サムスン電子が人工知能(AI)半導体の中核部品である高帯域幅メモリー(HBM)の次世代製品「HBM4E」サンプルを世界で初めてグローバル顧客企業に供給した。
今年2月に第6世代HBMであるHBM4を世界で初めて量産出荷したのに続き、約3カ月で次世代製品のサンプル供給まで開始し、AIメモリー市場の主導権確保に一段と速度を上げている。
サムスン電子は29日、業界最高水準の性能を実装した「HBM4E 12段」サンプルを出荷したと明らかにした。
今回の製品はHBM4で検証済みの1c(10ナノ級第6世代)DRAMと4ナノのファウンドリー工程を併用した。設計および工程の最適化により性能を大幅に引き上げたという説明である。
HBM4Eのピン当たり動作速度は14Gbps(毎秒ギガビット)から最大16Gbpsまで対応する。これは前作HBM4比で20%以上向上した数値だ。単一スタック基準で毎秒3.6TB(テラバイト)の帯域幅を実現し、大規模言語モデル(LLM)と次世代AIシステムのデータ処理性能を高めた。

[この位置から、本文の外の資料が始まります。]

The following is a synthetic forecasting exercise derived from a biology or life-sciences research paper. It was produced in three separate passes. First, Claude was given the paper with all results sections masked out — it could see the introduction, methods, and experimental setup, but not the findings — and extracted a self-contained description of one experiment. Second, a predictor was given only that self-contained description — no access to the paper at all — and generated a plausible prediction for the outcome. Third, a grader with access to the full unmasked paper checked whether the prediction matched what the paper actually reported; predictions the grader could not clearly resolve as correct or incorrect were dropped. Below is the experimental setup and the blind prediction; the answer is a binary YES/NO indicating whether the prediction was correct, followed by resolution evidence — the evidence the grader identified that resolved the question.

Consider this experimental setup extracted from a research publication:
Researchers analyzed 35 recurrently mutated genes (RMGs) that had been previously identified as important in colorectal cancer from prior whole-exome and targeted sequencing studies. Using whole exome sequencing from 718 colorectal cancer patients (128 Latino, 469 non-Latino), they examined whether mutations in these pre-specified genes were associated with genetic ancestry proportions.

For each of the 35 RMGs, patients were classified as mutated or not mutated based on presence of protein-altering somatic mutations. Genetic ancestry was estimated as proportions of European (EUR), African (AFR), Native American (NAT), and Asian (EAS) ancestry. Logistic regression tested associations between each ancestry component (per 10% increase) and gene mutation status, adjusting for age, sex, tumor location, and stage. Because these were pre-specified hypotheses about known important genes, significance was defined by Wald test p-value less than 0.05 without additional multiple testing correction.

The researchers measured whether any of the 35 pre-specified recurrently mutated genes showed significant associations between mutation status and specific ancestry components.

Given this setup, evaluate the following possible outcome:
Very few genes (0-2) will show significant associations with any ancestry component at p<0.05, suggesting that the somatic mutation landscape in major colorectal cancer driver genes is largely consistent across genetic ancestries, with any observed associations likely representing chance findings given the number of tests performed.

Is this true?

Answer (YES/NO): YES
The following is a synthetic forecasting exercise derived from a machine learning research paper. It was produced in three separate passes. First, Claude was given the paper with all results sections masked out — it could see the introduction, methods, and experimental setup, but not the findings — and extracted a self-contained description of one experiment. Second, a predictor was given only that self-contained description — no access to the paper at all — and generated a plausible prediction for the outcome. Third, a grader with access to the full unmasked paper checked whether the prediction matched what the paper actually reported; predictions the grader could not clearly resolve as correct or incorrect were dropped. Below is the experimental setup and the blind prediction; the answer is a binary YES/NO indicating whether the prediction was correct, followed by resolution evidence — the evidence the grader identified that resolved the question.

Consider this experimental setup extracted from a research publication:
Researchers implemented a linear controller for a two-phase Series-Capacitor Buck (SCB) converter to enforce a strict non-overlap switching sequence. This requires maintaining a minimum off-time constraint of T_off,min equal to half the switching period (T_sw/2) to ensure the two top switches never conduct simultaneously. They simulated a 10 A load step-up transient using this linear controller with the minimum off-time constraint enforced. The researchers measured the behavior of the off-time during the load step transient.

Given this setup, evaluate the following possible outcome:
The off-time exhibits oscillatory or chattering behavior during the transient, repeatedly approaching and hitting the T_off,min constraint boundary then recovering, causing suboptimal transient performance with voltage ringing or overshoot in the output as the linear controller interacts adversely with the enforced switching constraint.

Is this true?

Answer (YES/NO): NO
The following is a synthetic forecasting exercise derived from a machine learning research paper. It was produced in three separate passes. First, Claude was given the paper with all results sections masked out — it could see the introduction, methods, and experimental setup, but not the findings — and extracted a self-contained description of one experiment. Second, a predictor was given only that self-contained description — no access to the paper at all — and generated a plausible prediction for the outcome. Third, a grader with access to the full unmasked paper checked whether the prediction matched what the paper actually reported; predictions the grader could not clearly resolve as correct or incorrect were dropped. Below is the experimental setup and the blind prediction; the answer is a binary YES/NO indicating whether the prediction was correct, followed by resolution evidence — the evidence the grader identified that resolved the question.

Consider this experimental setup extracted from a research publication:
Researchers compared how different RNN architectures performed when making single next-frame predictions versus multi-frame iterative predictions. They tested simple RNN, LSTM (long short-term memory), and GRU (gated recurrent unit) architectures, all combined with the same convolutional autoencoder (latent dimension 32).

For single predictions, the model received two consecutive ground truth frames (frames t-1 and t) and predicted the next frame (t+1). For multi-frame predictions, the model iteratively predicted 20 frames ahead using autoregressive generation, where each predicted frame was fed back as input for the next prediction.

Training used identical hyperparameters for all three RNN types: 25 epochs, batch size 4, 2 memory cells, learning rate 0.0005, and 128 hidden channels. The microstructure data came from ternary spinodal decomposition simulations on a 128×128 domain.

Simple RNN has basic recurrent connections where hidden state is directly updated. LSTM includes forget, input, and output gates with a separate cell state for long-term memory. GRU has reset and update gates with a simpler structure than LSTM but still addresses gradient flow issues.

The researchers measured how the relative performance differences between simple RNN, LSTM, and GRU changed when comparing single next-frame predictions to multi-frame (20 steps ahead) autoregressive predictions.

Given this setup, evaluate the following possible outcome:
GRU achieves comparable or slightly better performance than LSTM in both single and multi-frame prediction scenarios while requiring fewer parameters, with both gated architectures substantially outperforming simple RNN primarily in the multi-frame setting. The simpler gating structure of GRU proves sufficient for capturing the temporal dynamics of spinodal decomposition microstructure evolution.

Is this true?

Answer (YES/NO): NO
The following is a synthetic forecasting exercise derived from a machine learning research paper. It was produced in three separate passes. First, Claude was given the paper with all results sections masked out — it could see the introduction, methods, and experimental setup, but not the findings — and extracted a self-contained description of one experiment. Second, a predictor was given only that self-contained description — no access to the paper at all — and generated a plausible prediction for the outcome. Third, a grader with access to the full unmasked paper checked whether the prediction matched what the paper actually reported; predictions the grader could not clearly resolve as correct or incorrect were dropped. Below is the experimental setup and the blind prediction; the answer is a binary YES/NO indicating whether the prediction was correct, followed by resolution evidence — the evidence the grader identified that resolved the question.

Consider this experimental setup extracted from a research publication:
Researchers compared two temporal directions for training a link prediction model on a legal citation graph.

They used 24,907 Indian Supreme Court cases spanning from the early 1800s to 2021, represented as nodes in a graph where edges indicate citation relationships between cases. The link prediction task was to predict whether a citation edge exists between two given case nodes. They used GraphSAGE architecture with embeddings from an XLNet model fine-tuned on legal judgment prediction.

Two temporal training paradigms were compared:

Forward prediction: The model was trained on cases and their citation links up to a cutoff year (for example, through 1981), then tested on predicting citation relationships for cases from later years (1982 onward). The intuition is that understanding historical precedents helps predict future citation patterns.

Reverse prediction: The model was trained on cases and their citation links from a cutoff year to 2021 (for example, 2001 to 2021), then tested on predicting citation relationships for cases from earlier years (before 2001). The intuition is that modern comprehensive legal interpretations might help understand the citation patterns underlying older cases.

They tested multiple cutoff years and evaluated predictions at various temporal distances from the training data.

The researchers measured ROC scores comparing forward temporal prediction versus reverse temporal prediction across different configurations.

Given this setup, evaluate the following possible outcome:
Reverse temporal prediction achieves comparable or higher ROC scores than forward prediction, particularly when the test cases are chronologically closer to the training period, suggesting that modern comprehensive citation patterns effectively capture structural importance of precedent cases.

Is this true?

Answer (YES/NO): NO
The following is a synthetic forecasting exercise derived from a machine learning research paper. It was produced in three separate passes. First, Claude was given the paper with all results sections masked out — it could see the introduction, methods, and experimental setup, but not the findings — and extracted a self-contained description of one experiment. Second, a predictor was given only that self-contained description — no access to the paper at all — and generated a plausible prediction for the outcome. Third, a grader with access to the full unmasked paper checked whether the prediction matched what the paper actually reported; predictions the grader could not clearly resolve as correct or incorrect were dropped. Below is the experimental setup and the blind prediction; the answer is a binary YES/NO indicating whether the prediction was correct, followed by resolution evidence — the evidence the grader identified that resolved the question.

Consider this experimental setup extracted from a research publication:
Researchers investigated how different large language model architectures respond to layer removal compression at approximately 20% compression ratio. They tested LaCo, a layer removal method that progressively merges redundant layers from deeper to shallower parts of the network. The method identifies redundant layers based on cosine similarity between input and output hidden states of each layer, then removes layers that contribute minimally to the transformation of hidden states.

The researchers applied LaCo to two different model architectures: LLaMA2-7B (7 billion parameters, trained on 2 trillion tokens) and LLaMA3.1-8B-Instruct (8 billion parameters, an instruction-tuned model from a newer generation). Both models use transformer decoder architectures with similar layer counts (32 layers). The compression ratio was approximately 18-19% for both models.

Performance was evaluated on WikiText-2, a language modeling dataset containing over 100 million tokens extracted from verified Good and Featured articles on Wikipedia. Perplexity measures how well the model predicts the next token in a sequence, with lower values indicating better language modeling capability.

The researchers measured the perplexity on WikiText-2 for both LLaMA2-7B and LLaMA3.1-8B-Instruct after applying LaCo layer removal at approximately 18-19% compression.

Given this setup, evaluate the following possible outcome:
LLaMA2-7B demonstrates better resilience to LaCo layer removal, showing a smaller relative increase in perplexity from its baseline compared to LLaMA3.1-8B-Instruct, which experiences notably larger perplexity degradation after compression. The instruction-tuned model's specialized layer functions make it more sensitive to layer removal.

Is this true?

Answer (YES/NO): YES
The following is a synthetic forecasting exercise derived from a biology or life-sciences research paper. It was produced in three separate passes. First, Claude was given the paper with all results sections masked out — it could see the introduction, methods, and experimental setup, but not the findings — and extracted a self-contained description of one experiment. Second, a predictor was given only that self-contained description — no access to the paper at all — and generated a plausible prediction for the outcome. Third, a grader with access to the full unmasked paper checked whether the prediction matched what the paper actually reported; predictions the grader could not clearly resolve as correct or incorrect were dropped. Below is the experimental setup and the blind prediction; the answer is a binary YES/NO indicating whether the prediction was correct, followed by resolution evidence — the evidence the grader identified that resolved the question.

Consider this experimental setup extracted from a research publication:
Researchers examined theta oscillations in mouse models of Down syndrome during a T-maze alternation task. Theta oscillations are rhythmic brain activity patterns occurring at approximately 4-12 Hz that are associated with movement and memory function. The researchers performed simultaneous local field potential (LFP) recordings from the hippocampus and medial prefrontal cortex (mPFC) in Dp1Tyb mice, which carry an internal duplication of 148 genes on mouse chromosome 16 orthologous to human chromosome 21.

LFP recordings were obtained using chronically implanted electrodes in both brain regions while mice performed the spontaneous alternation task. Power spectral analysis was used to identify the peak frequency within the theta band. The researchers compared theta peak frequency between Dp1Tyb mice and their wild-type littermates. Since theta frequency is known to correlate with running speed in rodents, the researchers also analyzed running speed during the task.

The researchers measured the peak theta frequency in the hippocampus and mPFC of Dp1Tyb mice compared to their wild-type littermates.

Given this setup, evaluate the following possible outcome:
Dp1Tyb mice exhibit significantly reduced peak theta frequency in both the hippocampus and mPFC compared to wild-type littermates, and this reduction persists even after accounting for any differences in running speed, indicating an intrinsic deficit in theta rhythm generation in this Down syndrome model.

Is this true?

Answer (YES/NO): YES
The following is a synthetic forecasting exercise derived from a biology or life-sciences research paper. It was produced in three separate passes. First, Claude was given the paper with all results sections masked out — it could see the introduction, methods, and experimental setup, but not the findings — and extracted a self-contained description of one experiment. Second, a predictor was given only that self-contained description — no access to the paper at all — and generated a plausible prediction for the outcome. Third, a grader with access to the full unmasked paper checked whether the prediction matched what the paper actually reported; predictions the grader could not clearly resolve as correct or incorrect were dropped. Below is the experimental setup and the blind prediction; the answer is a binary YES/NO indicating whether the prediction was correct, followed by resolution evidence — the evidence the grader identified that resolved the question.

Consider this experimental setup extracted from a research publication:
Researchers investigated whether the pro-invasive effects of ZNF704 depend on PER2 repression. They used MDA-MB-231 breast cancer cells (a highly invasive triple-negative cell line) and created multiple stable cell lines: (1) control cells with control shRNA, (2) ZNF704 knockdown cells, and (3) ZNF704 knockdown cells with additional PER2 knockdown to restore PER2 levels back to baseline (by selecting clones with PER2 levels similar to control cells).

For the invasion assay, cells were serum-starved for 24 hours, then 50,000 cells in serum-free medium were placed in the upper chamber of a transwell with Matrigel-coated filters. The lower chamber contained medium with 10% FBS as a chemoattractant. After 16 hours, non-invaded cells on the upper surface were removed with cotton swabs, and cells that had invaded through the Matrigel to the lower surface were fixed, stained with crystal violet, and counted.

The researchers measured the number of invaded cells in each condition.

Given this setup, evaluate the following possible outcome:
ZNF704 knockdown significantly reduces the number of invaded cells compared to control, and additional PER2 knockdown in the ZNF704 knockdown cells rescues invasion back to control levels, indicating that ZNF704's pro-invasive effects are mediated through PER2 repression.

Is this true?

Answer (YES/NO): NO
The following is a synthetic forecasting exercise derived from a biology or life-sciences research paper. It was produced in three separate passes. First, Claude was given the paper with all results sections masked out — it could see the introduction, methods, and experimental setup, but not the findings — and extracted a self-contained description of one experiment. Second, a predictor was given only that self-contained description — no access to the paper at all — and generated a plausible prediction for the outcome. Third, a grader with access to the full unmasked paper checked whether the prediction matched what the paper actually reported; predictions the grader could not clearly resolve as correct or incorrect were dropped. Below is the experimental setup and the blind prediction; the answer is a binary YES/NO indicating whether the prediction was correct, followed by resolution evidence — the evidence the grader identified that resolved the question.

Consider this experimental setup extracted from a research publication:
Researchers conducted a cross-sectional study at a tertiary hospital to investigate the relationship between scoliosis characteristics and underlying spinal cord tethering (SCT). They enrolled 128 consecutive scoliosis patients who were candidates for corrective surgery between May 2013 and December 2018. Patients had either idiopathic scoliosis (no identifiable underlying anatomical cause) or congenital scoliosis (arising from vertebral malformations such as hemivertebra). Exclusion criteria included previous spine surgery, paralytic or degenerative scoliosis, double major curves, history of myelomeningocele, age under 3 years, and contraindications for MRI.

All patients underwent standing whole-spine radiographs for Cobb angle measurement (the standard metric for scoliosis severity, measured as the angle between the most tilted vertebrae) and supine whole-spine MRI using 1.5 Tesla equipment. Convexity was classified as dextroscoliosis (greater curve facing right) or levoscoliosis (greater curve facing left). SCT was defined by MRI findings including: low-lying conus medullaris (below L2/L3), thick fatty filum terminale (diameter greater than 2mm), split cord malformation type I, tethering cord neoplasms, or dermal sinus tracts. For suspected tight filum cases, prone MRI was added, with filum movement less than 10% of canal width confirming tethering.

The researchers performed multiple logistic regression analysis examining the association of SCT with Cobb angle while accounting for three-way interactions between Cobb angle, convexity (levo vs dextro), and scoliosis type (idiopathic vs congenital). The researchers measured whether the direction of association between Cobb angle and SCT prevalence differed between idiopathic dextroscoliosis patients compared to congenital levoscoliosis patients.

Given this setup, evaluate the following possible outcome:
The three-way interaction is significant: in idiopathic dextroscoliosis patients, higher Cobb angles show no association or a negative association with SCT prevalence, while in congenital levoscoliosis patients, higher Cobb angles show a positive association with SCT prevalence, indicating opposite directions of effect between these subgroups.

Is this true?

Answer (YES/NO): NO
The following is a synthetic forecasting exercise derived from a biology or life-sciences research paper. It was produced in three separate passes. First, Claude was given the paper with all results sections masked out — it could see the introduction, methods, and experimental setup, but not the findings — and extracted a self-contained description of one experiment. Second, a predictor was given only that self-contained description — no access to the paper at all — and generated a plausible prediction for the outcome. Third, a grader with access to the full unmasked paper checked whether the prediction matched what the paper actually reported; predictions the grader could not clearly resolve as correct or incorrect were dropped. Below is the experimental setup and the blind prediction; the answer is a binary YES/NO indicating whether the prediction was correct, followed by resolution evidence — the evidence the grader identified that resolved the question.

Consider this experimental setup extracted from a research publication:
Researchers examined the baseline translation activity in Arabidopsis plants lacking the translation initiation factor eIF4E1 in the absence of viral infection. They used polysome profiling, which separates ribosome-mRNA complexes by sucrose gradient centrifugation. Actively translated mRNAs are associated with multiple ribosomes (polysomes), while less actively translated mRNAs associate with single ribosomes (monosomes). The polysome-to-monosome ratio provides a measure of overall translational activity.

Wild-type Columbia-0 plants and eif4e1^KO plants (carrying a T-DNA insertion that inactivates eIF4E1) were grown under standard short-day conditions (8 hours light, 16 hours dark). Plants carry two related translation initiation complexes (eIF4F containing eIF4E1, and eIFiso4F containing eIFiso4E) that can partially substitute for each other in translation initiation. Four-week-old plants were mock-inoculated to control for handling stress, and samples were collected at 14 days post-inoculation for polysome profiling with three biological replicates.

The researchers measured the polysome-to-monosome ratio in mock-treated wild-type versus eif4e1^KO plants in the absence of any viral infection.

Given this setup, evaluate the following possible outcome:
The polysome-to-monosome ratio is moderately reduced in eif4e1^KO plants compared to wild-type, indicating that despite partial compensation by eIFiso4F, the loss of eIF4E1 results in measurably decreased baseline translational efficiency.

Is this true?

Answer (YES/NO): NO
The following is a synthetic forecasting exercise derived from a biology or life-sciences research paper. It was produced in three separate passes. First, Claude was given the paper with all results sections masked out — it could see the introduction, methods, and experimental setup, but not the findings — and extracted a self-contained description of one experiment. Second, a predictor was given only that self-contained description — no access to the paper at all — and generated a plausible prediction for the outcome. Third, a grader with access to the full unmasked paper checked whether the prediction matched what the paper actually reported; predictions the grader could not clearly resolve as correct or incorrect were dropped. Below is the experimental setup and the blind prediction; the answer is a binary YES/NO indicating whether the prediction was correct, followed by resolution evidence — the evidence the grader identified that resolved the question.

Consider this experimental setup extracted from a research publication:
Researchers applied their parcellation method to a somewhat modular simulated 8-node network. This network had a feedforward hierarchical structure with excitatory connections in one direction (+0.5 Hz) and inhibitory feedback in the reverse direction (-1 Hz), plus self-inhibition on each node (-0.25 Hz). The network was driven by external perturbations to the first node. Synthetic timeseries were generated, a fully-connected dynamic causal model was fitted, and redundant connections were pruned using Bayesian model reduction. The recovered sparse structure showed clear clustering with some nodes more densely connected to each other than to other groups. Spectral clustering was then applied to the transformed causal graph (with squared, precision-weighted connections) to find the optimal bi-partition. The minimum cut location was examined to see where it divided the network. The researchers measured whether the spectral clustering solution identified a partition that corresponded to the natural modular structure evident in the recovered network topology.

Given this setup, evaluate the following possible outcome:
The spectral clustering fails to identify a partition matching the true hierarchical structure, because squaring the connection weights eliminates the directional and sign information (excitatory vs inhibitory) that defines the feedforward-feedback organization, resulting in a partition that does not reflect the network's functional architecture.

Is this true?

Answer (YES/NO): NO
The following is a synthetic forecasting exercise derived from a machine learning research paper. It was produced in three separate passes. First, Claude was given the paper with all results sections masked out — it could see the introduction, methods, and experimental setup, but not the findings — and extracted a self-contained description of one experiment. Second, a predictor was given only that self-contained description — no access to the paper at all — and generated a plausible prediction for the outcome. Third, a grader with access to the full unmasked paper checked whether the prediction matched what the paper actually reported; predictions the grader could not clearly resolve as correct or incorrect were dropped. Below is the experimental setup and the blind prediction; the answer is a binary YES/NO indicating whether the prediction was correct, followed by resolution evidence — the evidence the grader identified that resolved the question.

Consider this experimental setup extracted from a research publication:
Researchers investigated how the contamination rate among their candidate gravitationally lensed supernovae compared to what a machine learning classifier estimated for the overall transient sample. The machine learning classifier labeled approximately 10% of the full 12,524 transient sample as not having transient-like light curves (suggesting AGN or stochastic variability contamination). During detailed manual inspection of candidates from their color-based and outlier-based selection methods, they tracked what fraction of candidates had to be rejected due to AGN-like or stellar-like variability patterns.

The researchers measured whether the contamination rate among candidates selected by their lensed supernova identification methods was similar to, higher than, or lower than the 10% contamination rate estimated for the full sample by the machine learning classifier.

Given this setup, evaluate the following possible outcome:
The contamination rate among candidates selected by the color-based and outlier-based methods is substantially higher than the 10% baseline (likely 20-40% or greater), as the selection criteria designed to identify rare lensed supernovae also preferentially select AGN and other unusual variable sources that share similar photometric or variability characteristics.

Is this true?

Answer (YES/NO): YES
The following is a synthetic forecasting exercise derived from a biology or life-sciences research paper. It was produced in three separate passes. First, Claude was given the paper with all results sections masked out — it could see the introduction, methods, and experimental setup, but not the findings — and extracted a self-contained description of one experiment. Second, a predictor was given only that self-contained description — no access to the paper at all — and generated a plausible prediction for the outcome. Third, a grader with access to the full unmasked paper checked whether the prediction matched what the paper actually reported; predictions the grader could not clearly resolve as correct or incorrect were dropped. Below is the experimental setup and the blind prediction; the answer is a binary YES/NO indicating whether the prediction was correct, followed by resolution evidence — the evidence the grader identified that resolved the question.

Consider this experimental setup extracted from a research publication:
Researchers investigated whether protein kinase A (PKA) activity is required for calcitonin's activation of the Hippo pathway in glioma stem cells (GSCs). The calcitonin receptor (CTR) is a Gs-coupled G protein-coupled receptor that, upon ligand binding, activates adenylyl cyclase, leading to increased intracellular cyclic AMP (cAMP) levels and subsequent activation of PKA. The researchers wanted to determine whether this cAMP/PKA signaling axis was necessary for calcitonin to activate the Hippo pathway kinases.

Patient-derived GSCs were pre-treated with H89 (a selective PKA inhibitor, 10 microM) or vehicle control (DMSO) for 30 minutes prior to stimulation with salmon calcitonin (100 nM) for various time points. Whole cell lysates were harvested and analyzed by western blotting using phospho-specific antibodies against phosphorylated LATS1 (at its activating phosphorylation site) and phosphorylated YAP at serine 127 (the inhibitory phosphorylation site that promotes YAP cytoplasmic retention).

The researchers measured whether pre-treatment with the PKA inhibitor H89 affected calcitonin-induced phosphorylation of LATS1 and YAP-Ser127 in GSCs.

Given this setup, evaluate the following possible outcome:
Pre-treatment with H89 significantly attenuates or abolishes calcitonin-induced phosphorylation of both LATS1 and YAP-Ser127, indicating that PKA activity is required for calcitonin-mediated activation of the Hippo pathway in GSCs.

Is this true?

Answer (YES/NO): YES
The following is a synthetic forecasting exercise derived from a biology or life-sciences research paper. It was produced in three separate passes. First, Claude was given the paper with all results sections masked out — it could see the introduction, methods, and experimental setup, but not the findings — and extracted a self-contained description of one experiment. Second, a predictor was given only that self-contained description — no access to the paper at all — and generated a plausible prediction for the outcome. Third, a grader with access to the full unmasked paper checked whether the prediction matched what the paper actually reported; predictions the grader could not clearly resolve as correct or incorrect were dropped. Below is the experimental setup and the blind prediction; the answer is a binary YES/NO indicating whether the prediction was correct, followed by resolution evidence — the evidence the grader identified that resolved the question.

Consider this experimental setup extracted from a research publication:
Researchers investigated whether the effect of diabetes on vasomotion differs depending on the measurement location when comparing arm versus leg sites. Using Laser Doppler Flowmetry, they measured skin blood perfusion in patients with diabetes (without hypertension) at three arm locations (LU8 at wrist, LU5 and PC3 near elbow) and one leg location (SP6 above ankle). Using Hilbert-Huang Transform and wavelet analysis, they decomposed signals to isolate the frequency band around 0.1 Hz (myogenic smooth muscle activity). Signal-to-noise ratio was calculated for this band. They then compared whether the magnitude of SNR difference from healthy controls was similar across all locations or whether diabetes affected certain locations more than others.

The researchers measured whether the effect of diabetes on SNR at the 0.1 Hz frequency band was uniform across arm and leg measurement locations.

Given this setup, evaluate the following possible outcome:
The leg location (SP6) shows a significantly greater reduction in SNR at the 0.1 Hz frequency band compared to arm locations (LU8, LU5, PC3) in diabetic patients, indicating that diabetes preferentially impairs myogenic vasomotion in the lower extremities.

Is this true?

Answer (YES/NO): NO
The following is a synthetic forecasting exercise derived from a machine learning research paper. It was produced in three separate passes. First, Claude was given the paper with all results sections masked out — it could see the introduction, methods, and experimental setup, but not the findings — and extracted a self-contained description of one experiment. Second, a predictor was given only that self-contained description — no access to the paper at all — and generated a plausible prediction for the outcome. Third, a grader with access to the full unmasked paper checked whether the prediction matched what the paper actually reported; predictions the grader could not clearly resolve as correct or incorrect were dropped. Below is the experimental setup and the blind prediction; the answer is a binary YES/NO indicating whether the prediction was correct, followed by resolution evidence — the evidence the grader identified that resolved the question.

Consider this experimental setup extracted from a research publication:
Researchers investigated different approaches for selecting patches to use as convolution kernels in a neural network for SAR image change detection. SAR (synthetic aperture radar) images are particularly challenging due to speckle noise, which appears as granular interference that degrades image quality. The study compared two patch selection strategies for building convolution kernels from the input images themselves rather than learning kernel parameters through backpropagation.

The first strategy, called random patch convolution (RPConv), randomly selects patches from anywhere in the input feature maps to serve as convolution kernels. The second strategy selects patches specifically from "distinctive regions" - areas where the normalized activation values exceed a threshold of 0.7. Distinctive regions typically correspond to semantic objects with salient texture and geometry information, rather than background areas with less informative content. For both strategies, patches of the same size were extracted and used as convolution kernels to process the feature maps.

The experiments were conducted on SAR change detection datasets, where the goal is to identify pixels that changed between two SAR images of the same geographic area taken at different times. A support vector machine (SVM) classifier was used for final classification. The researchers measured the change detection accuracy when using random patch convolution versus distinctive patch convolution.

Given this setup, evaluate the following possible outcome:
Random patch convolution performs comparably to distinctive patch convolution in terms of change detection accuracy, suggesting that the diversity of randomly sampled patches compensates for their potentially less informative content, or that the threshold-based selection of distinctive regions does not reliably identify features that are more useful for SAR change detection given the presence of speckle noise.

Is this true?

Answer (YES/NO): NO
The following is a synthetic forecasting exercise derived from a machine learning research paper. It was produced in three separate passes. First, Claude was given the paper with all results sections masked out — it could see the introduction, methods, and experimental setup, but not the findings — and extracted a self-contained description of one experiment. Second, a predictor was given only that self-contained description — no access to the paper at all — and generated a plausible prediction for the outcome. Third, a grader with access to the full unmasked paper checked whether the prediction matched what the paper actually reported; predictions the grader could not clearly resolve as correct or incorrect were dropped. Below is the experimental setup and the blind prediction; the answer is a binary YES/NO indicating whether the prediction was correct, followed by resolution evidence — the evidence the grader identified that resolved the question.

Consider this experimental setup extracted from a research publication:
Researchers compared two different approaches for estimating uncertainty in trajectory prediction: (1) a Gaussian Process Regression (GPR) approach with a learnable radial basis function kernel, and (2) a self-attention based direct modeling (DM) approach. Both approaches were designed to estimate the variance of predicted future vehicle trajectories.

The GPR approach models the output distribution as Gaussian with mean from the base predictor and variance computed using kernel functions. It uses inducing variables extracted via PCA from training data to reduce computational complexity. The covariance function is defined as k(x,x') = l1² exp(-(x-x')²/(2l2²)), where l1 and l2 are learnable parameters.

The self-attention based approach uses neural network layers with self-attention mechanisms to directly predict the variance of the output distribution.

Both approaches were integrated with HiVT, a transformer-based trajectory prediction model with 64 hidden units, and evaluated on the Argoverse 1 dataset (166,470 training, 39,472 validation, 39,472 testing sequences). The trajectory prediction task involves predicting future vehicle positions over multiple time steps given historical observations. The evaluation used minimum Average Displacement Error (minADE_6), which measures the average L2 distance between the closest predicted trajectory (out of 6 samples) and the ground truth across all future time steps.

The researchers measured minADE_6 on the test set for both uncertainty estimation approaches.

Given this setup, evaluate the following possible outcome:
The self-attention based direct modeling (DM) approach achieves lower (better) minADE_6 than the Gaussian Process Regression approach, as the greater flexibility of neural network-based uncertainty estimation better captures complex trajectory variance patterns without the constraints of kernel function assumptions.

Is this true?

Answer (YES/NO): NO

容量も拡大した。HBM4E 12段製品は48GB(ギガバイト)の大容量を実現し、前作比で30%以上増加した。今後は32GB(8段)、64GB(16段)製品までラインアップを拡大する計画である。
電力効率と発熱性能も改善した。サムスン電子は低消費電力設計とパッケージング構造の最適化により、前作比でエネルギー効率は16%、熱抵抗特性は14%以上向上したと説明した。
サムスン電子は今回のサンプル供給を皮切りに、顧客のスケジュールに合わせて本格的な量産供給に乗り出す予定である。
ファン・サンジュン サムスン電子メモリー事業部開発担当副社長は「HBM4の量産成功に続き、次世代HBM4Eのサンプル供給まで滞りなく完遂し、技術リーダーシップを改めて立証した」と述べ、「先制的な生産インフラ投資と技術の超格差を土台に、グローバルAIメモリー市場の成長を主導していく」と語った。
一方、競合のSKハイニックスもHBM4Eの発売時期を前倒ししていると伝わり、次世代HBM市場の競争は一段と激化する見通しだ。業界によると、SKハイニックスは当初今年下半期のサンプル出荷を計画していたが、開発速度が予想より速まったことから日程の調整を検討中だとされる。